Datos de relaciones espaciales:

###

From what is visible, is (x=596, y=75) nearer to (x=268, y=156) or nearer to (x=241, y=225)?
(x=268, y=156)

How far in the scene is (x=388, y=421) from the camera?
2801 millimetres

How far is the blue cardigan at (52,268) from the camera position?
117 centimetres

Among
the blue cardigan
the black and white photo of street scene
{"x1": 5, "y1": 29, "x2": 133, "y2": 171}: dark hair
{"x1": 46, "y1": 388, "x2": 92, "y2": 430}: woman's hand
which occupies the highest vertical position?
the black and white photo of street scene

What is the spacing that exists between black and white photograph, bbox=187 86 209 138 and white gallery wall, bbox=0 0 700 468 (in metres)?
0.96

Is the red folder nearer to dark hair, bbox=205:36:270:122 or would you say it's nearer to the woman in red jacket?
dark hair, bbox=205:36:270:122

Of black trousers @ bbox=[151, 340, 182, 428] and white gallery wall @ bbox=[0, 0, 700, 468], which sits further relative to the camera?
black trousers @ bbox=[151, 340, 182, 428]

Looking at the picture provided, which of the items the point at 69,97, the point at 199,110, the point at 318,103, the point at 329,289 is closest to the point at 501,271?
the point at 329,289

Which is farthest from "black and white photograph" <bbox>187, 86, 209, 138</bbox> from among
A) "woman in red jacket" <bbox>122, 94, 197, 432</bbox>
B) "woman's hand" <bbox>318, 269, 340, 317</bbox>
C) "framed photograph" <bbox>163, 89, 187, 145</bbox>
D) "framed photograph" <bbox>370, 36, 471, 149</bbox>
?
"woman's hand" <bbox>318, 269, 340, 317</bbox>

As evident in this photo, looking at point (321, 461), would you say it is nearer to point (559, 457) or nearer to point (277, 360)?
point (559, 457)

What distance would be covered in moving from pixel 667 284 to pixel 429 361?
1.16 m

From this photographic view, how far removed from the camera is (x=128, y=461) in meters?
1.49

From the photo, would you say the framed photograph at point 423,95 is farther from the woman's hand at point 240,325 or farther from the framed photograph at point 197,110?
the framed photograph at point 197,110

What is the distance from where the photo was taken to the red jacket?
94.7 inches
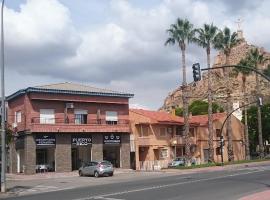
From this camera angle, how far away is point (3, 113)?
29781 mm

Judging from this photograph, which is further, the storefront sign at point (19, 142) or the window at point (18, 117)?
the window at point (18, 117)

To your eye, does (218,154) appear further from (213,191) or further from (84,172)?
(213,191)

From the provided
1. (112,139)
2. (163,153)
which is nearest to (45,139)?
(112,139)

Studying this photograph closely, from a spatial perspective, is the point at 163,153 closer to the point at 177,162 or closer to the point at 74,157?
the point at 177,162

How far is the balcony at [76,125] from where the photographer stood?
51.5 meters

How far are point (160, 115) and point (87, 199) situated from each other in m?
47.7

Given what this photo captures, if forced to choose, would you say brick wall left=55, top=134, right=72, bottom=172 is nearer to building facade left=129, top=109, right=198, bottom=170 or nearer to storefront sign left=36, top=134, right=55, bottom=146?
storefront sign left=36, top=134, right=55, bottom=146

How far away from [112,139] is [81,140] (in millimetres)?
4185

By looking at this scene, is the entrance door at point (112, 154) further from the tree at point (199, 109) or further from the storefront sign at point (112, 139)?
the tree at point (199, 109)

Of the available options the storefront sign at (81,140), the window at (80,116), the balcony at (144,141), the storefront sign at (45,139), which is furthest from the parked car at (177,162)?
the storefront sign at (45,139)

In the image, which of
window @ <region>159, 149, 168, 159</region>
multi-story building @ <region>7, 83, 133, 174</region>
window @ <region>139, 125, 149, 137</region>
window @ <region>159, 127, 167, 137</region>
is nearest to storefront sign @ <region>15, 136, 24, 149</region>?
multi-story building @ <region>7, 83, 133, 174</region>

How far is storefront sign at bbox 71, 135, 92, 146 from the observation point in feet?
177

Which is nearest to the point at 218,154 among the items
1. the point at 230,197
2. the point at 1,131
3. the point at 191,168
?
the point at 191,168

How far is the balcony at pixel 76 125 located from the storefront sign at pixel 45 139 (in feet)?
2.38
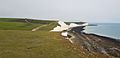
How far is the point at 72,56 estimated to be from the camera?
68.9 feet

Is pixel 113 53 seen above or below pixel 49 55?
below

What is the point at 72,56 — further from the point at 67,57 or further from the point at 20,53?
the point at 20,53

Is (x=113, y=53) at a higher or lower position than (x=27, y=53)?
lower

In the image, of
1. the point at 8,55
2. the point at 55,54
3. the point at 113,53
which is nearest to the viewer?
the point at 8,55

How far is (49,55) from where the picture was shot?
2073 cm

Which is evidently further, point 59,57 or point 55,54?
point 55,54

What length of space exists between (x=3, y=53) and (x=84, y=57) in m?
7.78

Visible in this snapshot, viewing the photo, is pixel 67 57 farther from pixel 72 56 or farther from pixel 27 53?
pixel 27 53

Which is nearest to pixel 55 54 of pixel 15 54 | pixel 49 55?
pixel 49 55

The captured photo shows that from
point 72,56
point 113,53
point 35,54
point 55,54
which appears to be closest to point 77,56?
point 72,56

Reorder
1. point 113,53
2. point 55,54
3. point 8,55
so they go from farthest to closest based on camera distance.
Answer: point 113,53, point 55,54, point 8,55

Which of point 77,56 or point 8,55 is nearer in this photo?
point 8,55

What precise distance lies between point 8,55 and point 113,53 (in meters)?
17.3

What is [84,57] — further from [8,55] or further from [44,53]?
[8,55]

###

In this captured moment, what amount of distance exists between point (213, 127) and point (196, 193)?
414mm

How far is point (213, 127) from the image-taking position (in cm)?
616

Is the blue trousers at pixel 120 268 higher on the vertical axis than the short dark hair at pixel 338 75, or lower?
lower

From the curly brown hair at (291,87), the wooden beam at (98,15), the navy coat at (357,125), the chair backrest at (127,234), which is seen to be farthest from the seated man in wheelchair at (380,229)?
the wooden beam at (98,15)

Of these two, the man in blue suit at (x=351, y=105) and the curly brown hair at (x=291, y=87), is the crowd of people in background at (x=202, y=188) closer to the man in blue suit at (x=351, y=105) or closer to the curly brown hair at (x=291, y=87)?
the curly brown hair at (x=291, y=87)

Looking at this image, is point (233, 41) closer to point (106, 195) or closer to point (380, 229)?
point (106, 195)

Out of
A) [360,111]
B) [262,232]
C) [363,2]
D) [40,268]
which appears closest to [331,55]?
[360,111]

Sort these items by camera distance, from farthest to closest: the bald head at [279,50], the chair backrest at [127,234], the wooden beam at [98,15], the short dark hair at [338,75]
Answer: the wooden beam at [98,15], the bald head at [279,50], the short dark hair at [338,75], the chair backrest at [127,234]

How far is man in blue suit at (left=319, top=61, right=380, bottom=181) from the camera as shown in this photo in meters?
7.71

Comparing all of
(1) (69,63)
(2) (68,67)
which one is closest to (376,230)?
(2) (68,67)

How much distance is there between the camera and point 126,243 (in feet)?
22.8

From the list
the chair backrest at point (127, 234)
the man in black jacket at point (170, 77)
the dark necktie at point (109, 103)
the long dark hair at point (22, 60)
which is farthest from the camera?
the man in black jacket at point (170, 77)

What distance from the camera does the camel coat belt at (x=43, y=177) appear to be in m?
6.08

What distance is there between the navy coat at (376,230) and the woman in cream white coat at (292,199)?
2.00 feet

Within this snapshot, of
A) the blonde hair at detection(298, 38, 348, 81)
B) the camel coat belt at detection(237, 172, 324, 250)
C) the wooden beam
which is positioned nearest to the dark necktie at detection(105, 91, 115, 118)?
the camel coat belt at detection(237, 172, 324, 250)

###

DESCRIPCIÓN DEL EJERCICIO |
Por favor, vuelve a escribir las filas empezando en la que contiene "From what is" y terminando en la que contiene "94.7 inches", ambas incluidas, y renombra "red jacket" como "red coat" sin cambiar nada más.

RESULTADO |
From what is visible, is (x=596, y=75) nearer to (x=268, y=156) or nearer to (x=241, y=225)?
(x=268, y=156)

How far in the scene is (x=388, y=421) from the camera?
2801 millimetres

How far is the blue cardigan at (52,268) from the camera position?
117 centimetres

Among
the blue cardigan
the black and white photo of street scene
{"x1": 5, "y1": 29, "x2": 133, "y2": 171}: dark hair
{"x1": 46, "y1": 388, "x2": 92, "y2": 430}: woman's hand
which occupies the highest vertical position?
the black and white photo of street scene

What is the spacing that exists between black and white photograph, bbox=187 86 209 138 and white gallery wall, bbox=0 0 700 468 (in metres)?
0.96

Is the red folder nearer to dark hair, bbox=205:36:270:122 or would you say it's nearer to the woman in red coat?
dark hair, bbox=205:36:270:122

Of black trousers @ bbox=[151, 340, 182, 428] and white gallery wall @ bbox=[0, 0, 700, 468], which sits further relative to the camera?
black trousers @ bbox=[151, 340, 182, 428]

Looking at the picture provided, which of the items the point at 69,97, the point at 199,110, the point at 318,103, the point at 329,289 is closest to the point at 501,271?
the point at 329,289

Which is farthest from "black and white photograph" <bbox>187, 86, 209, 138</bbox> from among
A) "woman in red coat" <bbox>122, 94, 197, 432</bbox>
B) "woman's hand" <bbox>318, 269, 340, 317</bbox>
C) "framed photograph" <bbox>163, 89, 187, 145</bbox>
D) "framed photograph" <bbox>370, 36, 471, 149</bbox>
?
"woman's hand" <bbox>318, 269, 340, 317</bbox>

As evident in this photo, looking at point (321, 461), would you say it is nearer to point (559, 457) or nearer to point (277, 360)?
point (559, 457)

What distance would be covered in moving from pixel 667 284 to pixel 429 361?
1.16 m

From this photographic view, how far removed from the camera is (x=128, y=461) in meters?
1.49

From the photo, would you say the framed photograph at point 423,95 is farther from the woman's hand at point 240,325 or farther from the framed photograph at point 197,110?
the framed photograph at point 197,110

What is the distance from where the photo was taken to the red coat?
94.7 inches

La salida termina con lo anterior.